AThingInYourLife Wed 20-Mar-13 18:47:13

"And it's the Daily Mail, so unlikely to be very accurate or based on real scientific studies."

grin

The acceptable face of ignorant prejudice.

midori1999 Wed 20-Mar-13 18:40:38

It can only benefit women who want to BF to know that true low milk supply (with a biological cause) is very rare. Thinking they don't have enough milk is one of the primary reasons for women stopping breastfeeding before they wanted to. Anything that helps women to breastfeed as long as they want to, which includes busting the myths surrounding breastfeeding, is a good thing.

The only thing that is relevant to any woman is her own situation. Statistics and articles are totally irrelevant. I can produce enough milk, and my baby latches on without stress hence I am bfing. I probably wouldn't be if I was in a situation where every feed was a difficult stressful nightmare.

Articles are interesting yes, but not relevant iyswim.

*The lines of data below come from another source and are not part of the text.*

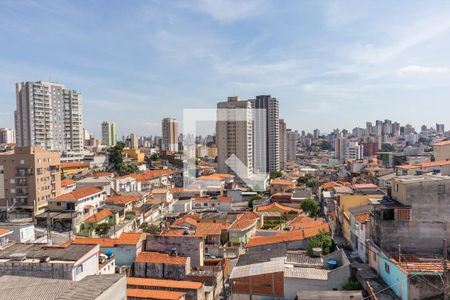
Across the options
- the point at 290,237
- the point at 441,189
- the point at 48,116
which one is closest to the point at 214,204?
the point at 290,237

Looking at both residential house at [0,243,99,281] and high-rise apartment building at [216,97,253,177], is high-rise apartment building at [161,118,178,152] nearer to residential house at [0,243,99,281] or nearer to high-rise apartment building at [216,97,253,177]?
high-rise apartment building at [216,97,253,177]

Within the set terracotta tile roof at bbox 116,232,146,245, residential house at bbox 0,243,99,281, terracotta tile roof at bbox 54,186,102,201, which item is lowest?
terracotta tile roof at bbox 116,232,146,245

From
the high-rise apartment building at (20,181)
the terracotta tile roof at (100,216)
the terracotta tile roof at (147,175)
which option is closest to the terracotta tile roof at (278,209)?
the terracotta tile roof at (100,216)

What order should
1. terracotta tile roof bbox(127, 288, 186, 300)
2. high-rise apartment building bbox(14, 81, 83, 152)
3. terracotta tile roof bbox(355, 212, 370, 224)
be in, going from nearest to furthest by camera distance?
terracotta tile roof bbox(127, 288, 186, 300) < terracotta tile roof bbox(355, 212, 370, 224) < high-rise apartment building bbox(14, 81, 83, 152)

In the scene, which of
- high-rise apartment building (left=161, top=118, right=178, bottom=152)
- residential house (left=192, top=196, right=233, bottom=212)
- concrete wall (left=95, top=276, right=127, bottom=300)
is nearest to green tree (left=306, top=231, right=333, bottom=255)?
concrete wall (left=95, top=276, right=127, bottom=300)

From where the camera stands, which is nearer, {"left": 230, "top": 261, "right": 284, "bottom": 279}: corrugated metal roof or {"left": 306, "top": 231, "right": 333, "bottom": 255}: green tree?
{"left": 230, "top": 261, "right": 284, "bottom": 279}: corrugated metal roof

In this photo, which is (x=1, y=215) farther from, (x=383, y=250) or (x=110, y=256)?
(x=383, y=250)

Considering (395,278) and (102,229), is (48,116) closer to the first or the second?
(102,229)

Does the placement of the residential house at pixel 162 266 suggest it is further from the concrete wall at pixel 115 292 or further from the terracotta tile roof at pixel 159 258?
the concrete wall at pixel 115 292
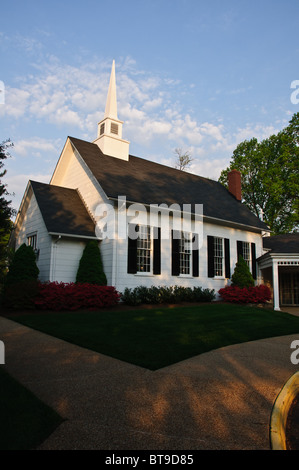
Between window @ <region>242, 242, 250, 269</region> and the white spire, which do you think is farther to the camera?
window @ <region>242, 242, 250, 269</region>

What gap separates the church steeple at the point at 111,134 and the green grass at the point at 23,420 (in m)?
16.0

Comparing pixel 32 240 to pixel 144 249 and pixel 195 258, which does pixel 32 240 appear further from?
pixel 195 258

Owllady Wed 20-Mar-13 18:37:36

and how is that going to improve though?

I had my first child over a decade ago, the help was virtually nil. Then I had my last baby 5 years ago. Nothing had changed. HV's were still telling you to give a bottle if they hadn't followed the curve, you were tired, had pnd etc. Most women don't access things like the national childbirth trust. How are people supposed to breastfeed successfully if there is no support? if you have a barrage of visitors for days and days on end? if your family didn't do it and you get criticised all the time? It's really so much more complex than women just 'giving up' after a couple of days. I don't think people understand the mechanics of breastfeeding either, you are just told it is better.

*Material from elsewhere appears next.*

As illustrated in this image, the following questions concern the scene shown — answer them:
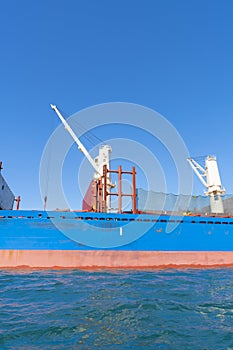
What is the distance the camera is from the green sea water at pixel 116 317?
3.75 meters

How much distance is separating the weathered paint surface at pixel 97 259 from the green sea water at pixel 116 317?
6.19 meters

oh and I bf for 6 months with the first two, 18 months with the last so well below expectations according to the world of mumsnet smile but I had read books with the third and understood more about the mechanics which i felt helped anyway

disclaimer: I don't judge anyone who chooses to bottlefeed from birth, soon after or otherwise

tiktok Wed 20-Mar-13 18:28:47

The report is a study, on neonatal hypernatraemia, published in a peer reviewed journal, and the Daily Mail has just paraphrased from the Guardian's report www.guardian.co.uk/lifeandstyle/2013/mar/20/breastfeeding-myths-dispelled?INTCMP=SRCH.

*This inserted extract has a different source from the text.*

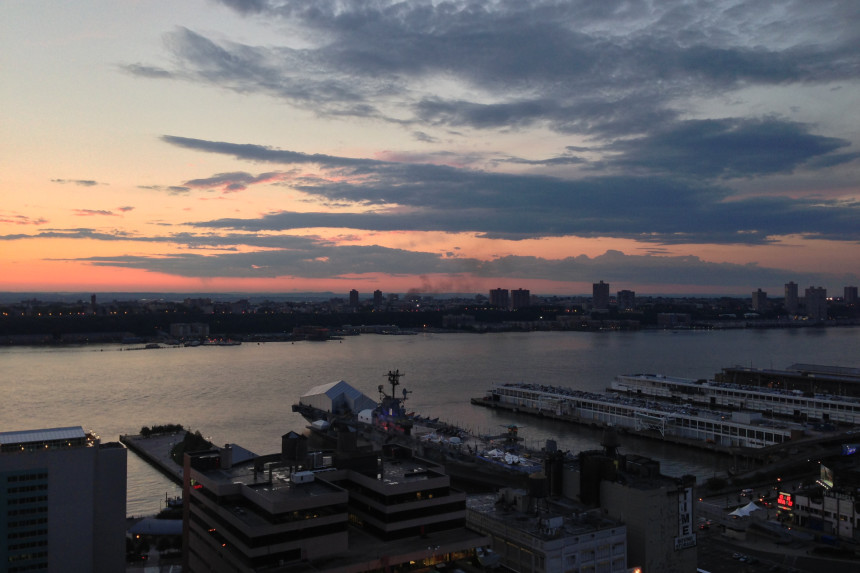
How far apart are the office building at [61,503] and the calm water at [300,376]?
3.74 metres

The study focuses solely on breastfeeding linked with readmission to hospital in the first days after birth. The research indicates that while this is linked to poor intake on the part of the babies', it is likely to be mismanagement of bf support that leads to it, not intrinsic lack of breastmilk.

The study, and the newspaper report, has got nothing to do with whether women think they are better than other women for breastfeeding/not breastfeeding, and the snippy, sour posts here are misplaced. It has nothing to do with the Daily Mail's reputation for accuracy or otherwise.

I think the study, and the report, are well worth considering, given that early cessation of breastfeeding when a mother planned to breastfeed is something most people would like to avoid. The study underlines the importance of early, practical, knowledgable support of breastfeeding in the first days after birth.

Most do. Some don't. Sometimes it's the baby not the mother that's got a difficulty with feeding.

Your point is?

(Haven't read the article. It's the Daily Fail.)

Actually, in the course of 15 years parenting I have heard so many women say 'I didn't make enough milk' to know that this fear is a real barrier to significantly increased breastfeeding rates. It is important to talk about that because more breastfeeding is a Good Thing. Women stopping ebcause they think they're starving thie child is a Bad Thing.